Extrait des données:
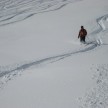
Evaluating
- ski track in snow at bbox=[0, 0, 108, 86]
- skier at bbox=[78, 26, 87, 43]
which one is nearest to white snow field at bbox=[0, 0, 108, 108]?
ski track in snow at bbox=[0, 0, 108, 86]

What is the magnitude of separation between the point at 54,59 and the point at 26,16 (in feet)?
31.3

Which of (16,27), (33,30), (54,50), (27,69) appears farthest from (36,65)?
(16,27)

--

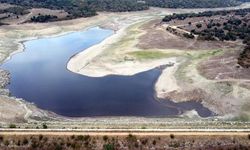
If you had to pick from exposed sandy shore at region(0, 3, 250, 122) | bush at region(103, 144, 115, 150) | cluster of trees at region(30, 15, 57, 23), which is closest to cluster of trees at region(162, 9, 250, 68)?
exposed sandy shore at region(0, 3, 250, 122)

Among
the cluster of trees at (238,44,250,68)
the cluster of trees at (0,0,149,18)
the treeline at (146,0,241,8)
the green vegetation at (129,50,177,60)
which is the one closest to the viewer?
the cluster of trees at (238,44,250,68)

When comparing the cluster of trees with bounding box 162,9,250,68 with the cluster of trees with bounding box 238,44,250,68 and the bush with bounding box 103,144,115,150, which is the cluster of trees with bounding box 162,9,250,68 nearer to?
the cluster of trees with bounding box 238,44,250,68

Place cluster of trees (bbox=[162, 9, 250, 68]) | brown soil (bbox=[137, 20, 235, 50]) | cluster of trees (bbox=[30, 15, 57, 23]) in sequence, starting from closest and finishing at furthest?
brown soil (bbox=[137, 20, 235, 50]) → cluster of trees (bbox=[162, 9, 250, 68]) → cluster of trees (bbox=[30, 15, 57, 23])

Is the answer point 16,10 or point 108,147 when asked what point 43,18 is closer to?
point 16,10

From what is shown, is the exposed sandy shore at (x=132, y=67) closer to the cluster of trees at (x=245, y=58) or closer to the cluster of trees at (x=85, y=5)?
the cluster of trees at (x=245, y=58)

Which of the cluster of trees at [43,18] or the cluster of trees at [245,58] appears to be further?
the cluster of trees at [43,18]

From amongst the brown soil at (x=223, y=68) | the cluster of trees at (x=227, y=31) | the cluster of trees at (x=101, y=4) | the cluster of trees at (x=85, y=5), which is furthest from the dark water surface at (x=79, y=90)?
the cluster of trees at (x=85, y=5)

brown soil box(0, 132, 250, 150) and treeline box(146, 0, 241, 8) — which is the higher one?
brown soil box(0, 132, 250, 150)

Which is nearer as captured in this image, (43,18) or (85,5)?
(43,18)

Consigne:
Pouvez-vous recopier mot pour mot le passage du listing qui commence à la ligne contenant « When comparing the » et s'arrête après la ligne contenant « brown soil (bbox=[137, 20, 235, 50]) → » ?

Résultat attendu:
When comparing the cluster of trees with bounding box 162,9,250,68 with the cluster of trees with bounding box 238,44,250,68 and the bush with bounding box 103,144,115,150, which is the cluster of trees with bounding box 162,9,250,68 nearer to?
the cluster of trees with bounding box 238,44,250,68

Place cluster of trees (bbox=[162, 9, 250, 68]) | brown soil (bbox=[137, 20, 235, 50]) | cluster of trees (bbox=[30, 15, 57, 23]) in sequence, starting from closest and finishing at furthest?
brown soil (bbox=[137, 20, 235, 50]) → cluster of trees (bbox=[162, 9, 250, 68]) → cluster of trees (bbox=[30, 15, 57, 23])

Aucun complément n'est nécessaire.